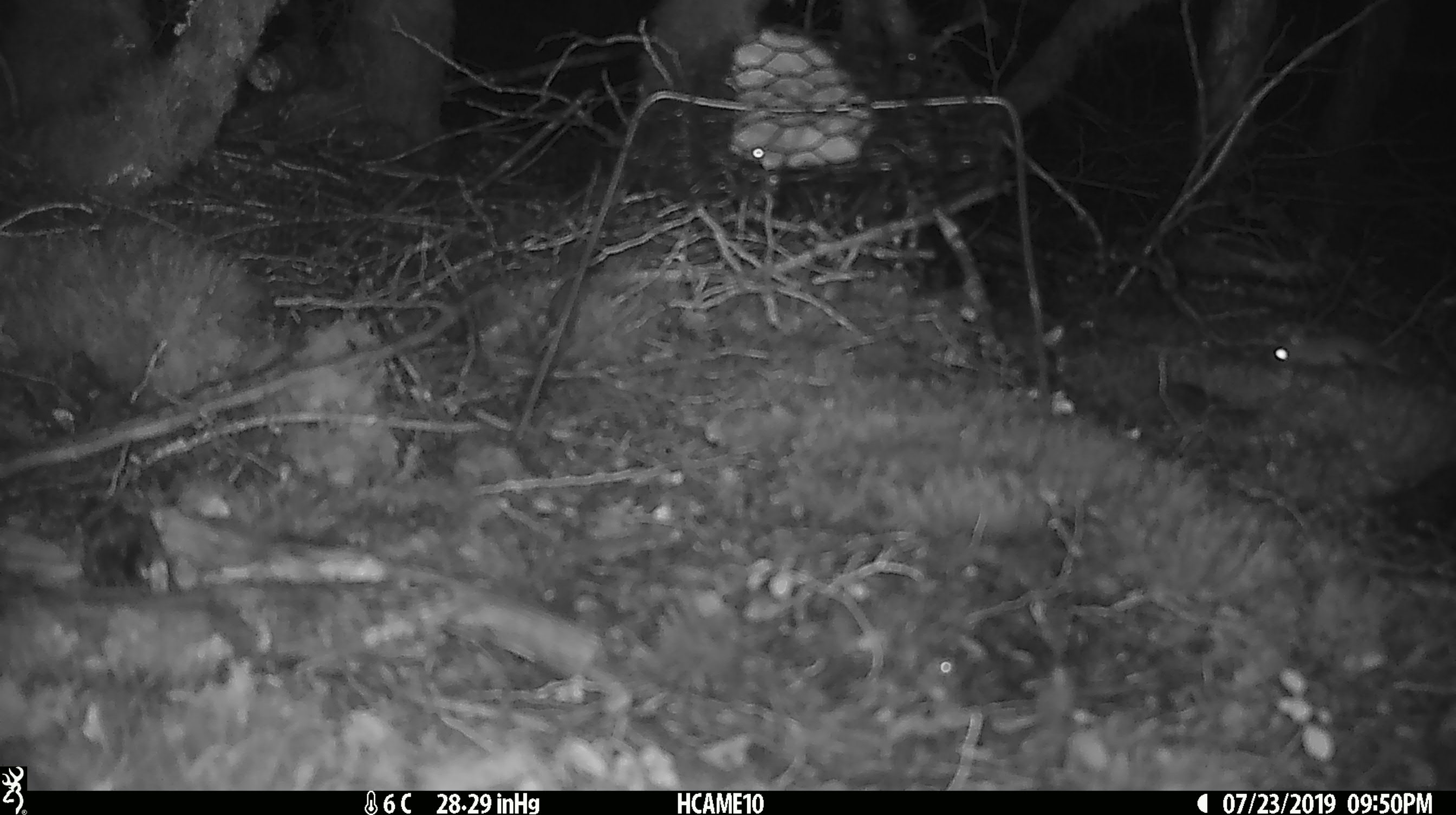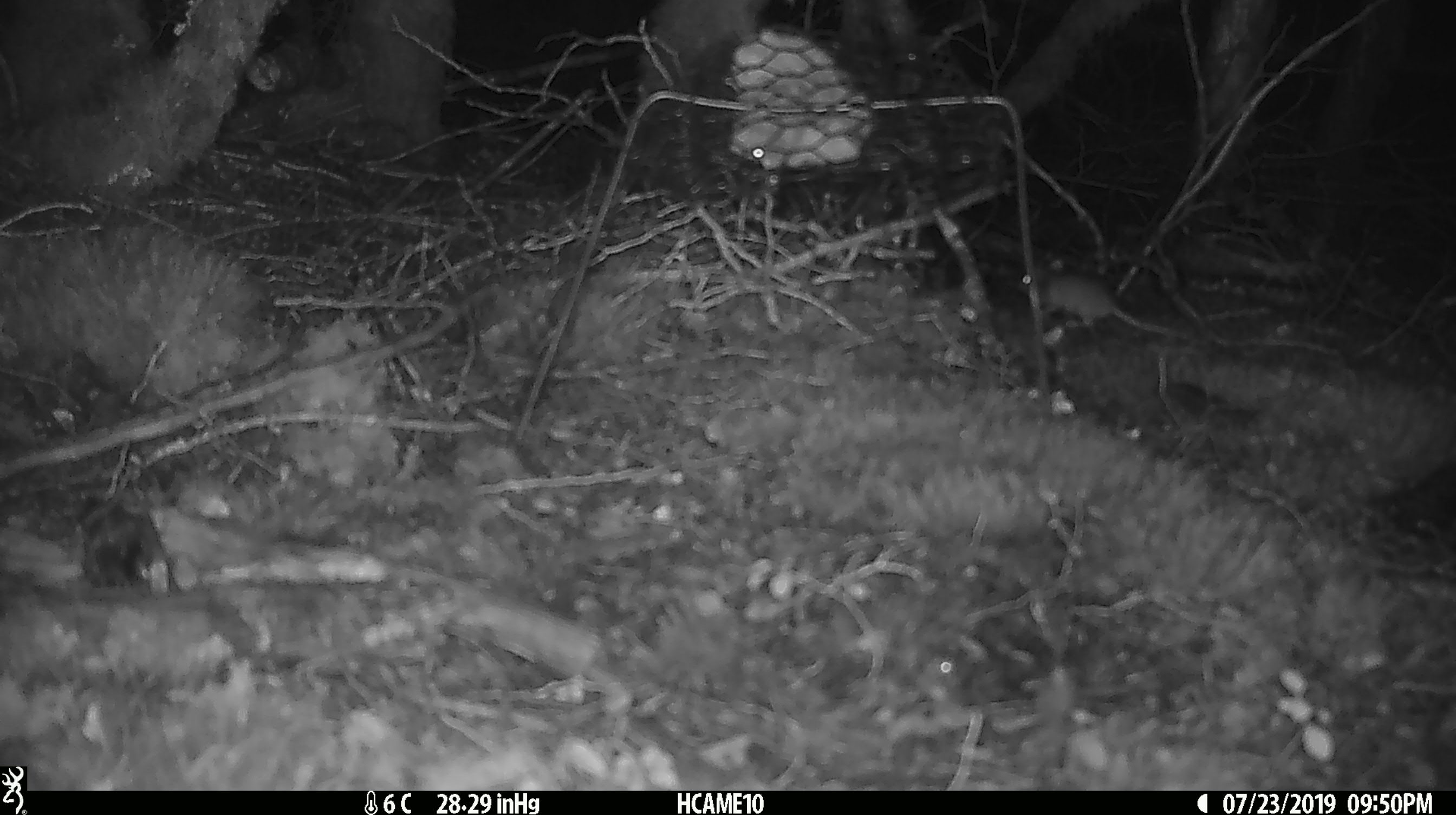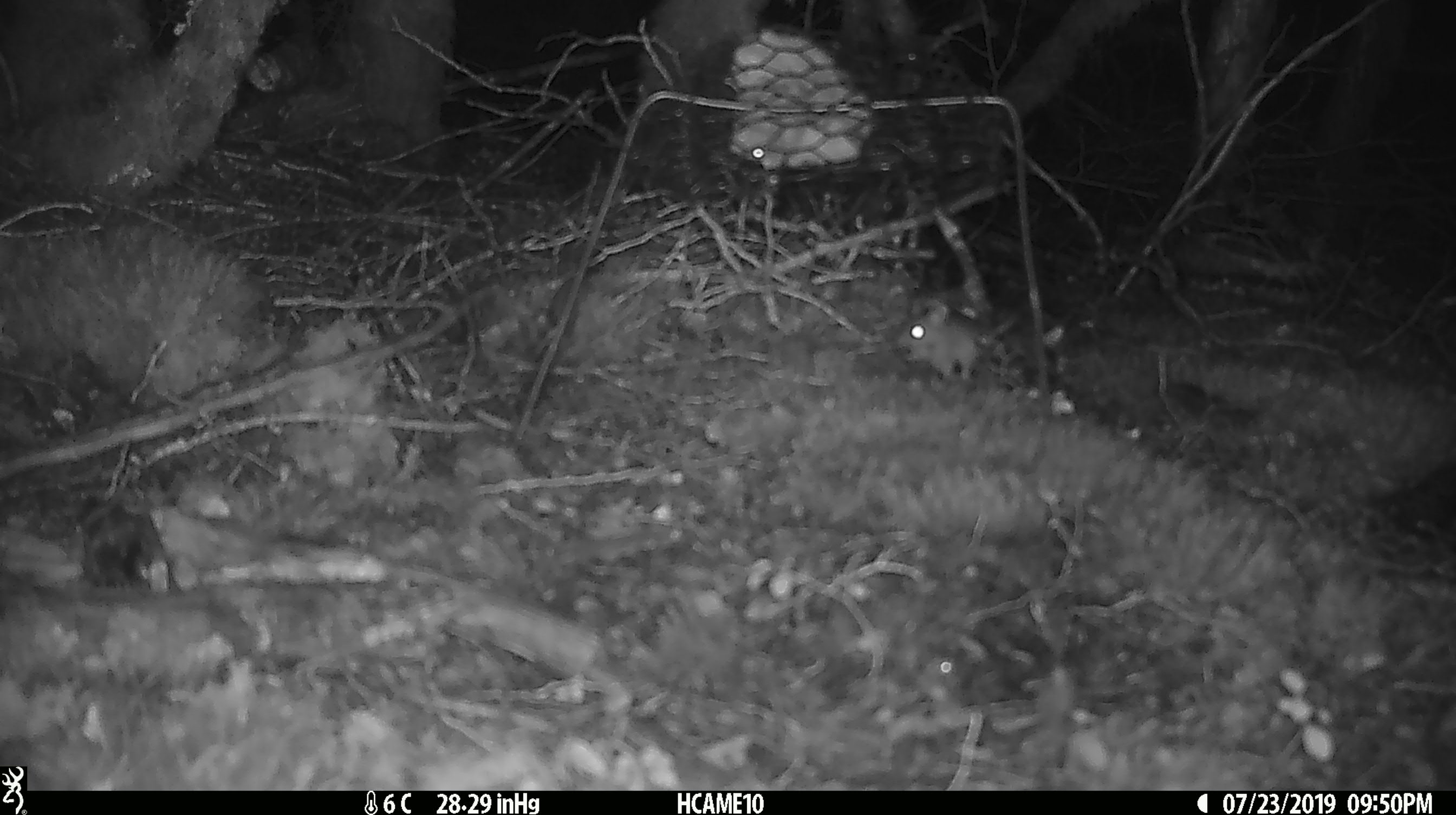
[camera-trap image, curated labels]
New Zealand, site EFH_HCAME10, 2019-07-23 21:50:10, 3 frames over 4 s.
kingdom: Animalia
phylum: Chordata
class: Mammalia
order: Rodentia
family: Muridae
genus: Mus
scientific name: Mus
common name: mouse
Mouse (Mus).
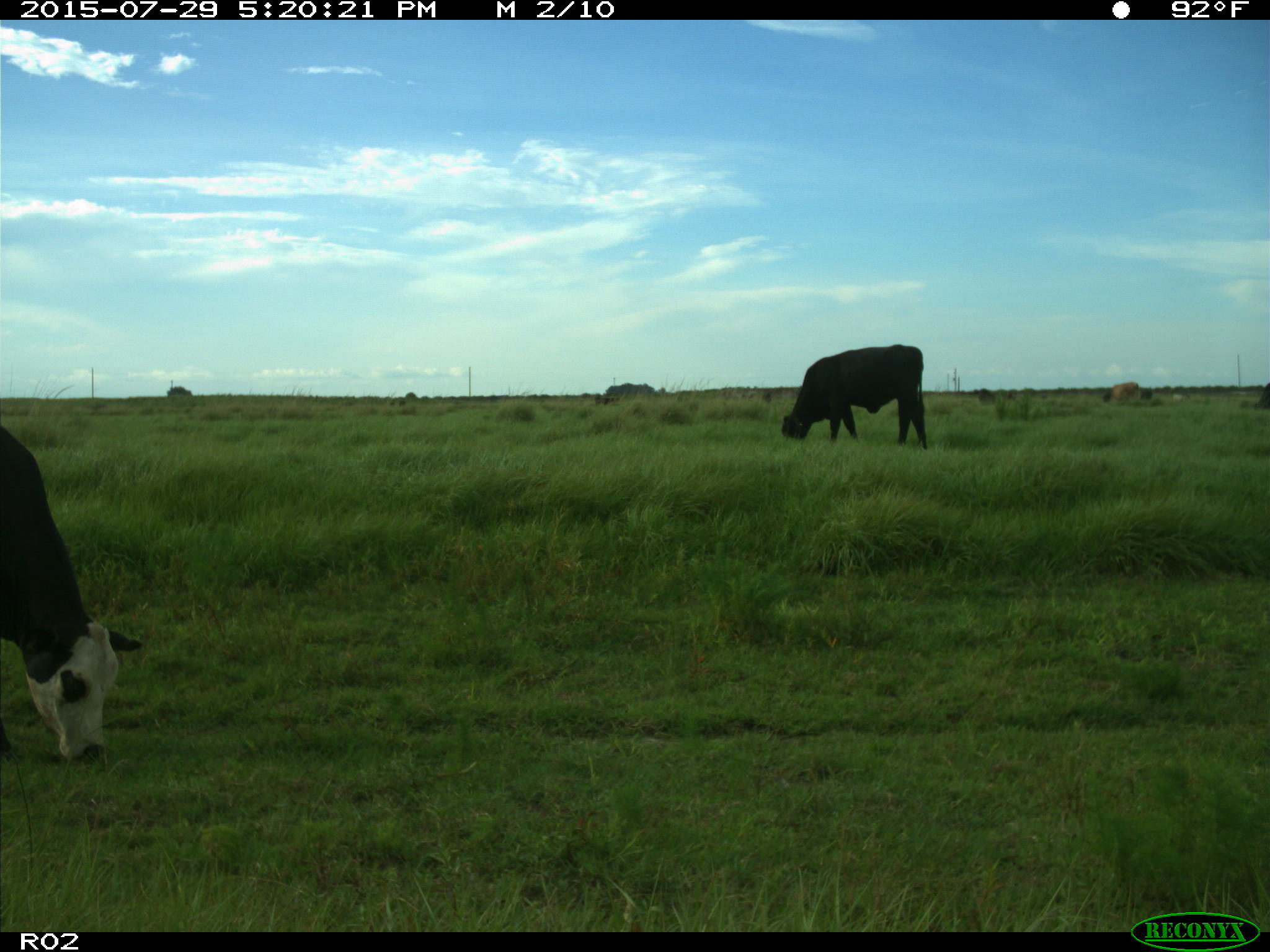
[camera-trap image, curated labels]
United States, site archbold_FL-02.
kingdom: Animalia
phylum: Chordata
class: Mammalia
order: Artiodactyla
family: Bovidae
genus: Bos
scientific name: Bos taurus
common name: domestic cow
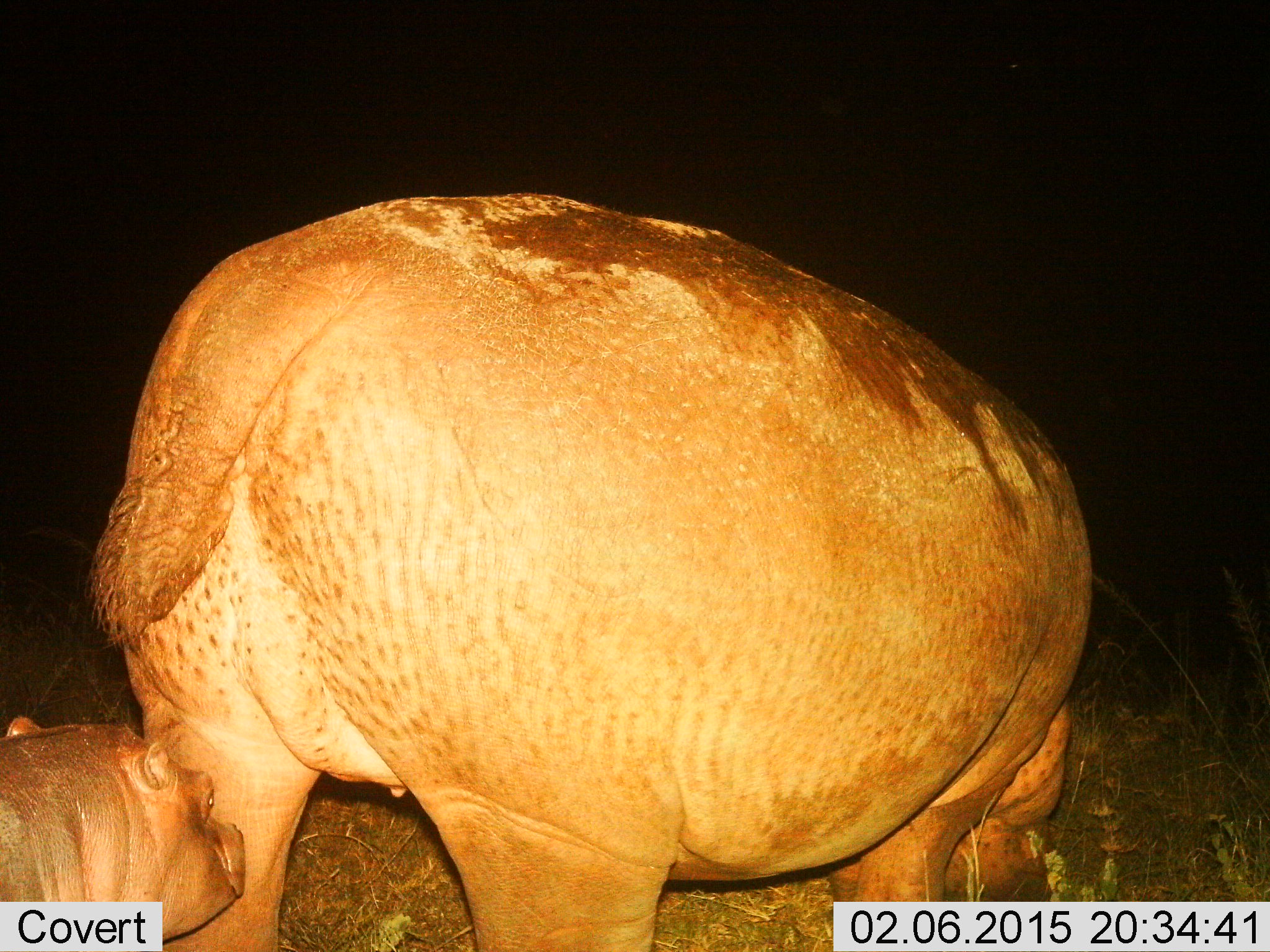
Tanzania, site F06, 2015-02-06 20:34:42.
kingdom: Animalia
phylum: Chordata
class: Mammalia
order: Artiodactyla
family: Hippopotamidae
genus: Hippopotamus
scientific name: Hippopotamus amphibius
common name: hippopotamus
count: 2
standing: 80%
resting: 0%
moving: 0%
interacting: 0%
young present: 80%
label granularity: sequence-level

**TASK**:
In the records above, return only the line that contains "interacting: 0%" and every line after it through the last, exactly as they appear.

**ANSWER BOX**:
interacting: 0%
young present: 80%
label granularity: sequence-level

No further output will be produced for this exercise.